Pagination Issue # based pages

I’m trying to scrape a site that uses numbered page tabs (1, 2, 3, etc) instead of normal next/previous pagination.

Page URLs are formatted like:

  • /oil-pressure-senders-and-sensors#1
  • /oil-pressure-senders-and-sensors#2
  • /oil-pressure-senders-and-sensors#3
  • etc (some categories have 15+ pages)

How the site works:

  • Page numbers are shown as tabs (1, 2, 3, etc)
    **Clicking a number updates the table on the same page
  • Opening #2, #3, etc directly in a new tab does show the correct page

The problem:

  • Using type "pagination** causes Web Scraper to scrape only the last page
  • Page 1 and intermediate pages are skipped

What I’m trying to achieve:

  • Scrape all pages, not just the first or last
  • Do this via pagination, not by manually adding start URLs

Is this a known limitation with tab-style / hash-based pagination?

Hi,

This should work using the Pagination selector with type set to 'Click multiple times on next/more button ([Next page] [Load More])'.

Could you share the website so I can inspect the mechanics in action?

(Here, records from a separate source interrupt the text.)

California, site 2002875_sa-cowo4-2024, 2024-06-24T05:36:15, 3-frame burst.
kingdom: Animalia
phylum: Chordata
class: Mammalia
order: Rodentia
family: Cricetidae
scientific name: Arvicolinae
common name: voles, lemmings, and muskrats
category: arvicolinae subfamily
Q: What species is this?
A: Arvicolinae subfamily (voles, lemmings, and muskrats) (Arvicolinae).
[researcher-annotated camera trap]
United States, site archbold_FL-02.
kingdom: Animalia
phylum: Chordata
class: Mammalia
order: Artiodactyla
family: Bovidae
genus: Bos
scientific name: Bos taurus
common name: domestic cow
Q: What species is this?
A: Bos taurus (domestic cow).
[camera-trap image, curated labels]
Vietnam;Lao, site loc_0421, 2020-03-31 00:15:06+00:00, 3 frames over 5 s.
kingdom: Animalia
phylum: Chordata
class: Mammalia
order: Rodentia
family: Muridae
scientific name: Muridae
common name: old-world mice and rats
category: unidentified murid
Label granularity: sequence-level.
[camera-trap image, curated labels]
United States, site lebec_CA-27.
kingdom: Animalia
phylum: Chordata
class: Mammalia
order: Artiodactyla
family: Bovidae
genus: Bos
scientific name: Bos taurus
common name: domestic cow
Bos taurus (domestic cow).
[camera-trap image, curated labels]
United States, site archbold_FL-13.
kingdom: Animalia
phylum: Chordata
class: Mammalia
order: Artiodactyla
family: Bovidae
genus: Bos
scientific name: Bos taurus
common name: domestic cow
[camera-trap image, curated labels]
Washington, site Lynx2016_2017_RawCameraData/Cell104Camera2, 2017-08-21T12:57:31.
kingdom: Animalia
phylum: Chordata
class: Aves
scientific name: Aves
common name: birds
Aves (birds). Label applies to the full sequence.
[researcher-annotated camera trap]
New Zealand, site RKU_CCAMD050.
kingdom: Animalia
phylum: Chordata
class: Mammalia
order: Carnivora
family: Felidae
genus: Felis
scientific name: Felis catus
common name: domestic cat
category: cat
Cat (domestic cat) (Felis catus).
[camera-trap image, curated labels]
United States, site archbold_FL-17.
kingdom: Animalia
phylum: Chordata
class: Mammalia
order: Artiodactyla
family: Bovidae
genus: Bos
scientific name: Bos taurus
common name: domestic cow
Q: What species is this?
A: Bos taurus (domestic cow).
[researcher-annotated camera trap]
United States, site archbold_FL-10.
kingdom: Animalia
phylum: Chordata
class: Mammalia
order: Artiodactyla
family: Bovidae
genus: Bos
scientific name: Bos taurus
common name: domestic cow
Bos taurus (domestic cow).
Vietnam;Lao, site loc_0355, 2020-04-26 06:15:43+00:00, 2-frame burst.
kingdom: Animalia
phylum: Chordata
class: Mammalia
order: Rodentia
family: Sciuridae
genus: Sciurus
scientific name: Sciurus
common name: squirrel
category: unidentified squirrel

HI there, I have tried that option but it still does not work, website below:

In this case, there is actually no pagination required as all the data is initially loaded in the HTML:

{"_id":"tridon","startUrl":["https://www.tridon.co.nz/products/Tridon/35/483/switches-and-sensors/2011/oil-pressure-senders-and-sensors"],"selectors":[{"elementLimit":0,"id":"product_wrapper","multiple":true,"parentSelectors":["_root"],"scroll":false,"selector":"tr[class*=\"row\"]","type":"SelectorElement"},{"id":"Part No","multiple":false,"multipleType":"singleColumn","parentSelectors":["product_wrapper"],"regex":"","selector":"td:nth-of-type(1) a","type":"SelectorText","version":2},{"id":"name","multiple":false,"multipleType":"singleColumn","parentSelectors":["product_wrapper"],"regex":"","selector":"td:nth-of-type(3)","type":"SelectorText","version":2},{"id":"link","linkType":"linkFromHref","multiple":false,"parentSelectors":["product_wrapper"],"selector":"td:nth-of-type(1) a","type":"SelectorLink","version":2}]}

Hi there, thanks. However I have tried with no pagination by selecting the product links but it only seems to collect product links from the visible page? Can you assist.

Did you check the sitemap in my previous message?

The challenge here is that the select tool targets the visible elements, aka the data on page 1. To construct the selector to match all elements, the HTML has to be inspected.

Great all working, thanks for your help

1 Like